TO DO. Would you repeat every line of the data exactly?

Start of DATA TO EXAMINE

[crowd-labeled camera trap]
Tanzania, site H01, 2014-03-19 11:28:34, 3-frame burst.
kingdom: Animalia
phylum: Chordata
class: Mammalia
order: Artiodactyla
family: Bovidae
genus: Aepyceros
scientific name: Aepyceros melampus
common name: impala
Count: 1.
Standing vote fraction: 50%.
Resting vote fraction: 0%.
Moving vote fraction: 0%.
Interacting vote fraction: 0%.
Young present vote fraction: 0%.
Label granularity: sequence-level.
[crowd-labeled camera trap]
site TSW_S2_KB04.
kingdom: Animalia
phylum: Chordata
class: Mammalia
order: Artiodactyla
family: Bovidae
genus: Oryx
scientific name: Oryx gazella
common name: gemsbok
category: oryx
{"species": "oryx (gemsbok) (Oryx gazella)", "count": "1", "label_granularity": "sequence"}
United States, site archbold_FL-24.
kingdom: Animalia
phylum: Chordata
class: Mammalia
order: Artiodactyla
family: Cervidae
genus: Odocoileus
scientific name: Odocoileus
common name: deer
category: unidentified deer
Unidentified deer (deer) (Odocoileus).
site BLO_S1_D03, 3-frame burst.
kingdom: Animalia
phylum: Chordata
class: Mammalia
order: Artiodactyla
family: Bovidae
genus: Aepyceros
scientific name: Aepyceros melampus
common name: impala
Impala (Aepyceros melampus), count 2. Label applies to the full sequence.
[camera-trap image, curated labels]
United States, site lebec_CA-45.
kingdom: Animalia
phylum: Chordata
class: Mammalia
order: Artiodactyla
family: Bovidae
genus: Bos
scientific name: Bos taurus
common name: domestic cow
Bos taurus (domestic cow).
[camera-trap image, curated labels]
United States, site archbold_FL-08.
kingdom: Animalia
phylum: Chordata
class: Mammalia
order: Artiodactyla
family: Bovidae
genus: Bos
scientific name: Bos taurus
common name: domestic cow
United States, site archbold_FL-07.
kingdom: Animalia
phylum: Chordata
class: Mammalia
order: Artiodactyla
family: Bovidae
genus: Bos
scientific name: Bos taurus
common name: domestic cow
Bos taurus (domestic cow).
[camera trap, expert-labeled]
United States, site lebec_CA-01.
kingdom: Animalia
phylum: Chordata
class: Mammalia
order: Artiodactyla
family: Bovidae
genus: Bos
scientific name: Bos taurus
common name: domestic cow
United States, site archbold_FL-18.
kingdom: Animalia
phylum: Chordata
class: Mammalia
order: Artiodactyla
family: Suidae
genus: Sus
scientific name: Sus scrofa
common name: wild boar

End of DATA TO EXAMINE

ANSWER SPACE.
[crowd-labeled camera trap]
Tanzania, site H01, 2014-03-19 11:28:34, 3-frame burst.
kingdom: Animalia
phylum: Chordata
class: Mammalia
order: Artiodactyla
family: Bovidae
genus: Aepyceros
scientific name: Aepyceros melampus
common name: impala
Count: 1.
Standing vote fraction: 50%.
Resting vote fraction: 0%.
Moving vote fraction: 0%.
Interacting vote fraction: 0%.
Young present vote fraction: 0%.
Label granularity: sequence-level.
[crowd-labeled camera trap]
site TSW_S2_KB04.
kingdom: Animalia
phylum: Chordata
class: Mammalia
order: Artiodactyla
family: Bovidae
genus: Oryx
scientific name: Oryx gazella
common name: gemsbok
category: oryx
{"species": "oryx (gemsbok) (Oryx gazella)", "count": "1", "label_granularity": "sequence"}
United States, site archbold_FL-24.
kingdom: Animalia
phylum: Chordata
class: Mammalia
order: Artiodactyla
family: Cervidae
genus: Odocoileus
scientific name: Odocoileus
common name: deer
category: unidentified deer
Unidentified deer (deer) (Odocoileus).
site BLO_S1_D03, 3-frame burst.
kingdom: Animalia
phylum: Chordata
class: Mammalia
order: Artiodactyla
family: Bovidae
genus: Aepyceros
scientific name: Aepyceros melampus
common name: impala
Impala (Aepyceros melampus), count 2. Label applies to the full sequence.
[camera-trap image, curated labels]
United States, site lebec_CA-45.
kingdom: Animalia
phylum: Chordata
class: Mammalia
order: Artiodactyla
family: Bovidae
genus: Bos
scientific name: Bos taurus
common name: domestic cow
Bos taurus (domestic cow).
[camera-trap image, curated labels]
United States, site archbold_FL-08.
kingdom: Animalia
phylum: Chordata
class: Mammalia
order: Artiodactyla
family: Bovidae
genus: Bos
scientific name: Bos taurus
common name: domestic cow
United States, site archbold_FL-07.
kingdom: Animalia
phylum: Chordata
class: Mammalia
order: Artiodactyla
family: Bovidae
genus: Bos
scientific name: Bos taurus
common name: domestic cow
Bos taurus (domestic cow).
[camera trap, expert-labeled]
United States, site lebec_CA-01.
kingdom: Animalia
phylum: Chordata
class: Mammalia
order: Artiodactyla
family: Bovidae
genus: Bos
scientific name: Bos taurus
common name: domestic cow
United States, site archbold_FL-18.
kingdom: Animalia
phylum: Chordata
class: Mammalia
order: Artiodactyla
family: Suidae
genus: Sus
scientific name: Sus scrofa
common name: wild boar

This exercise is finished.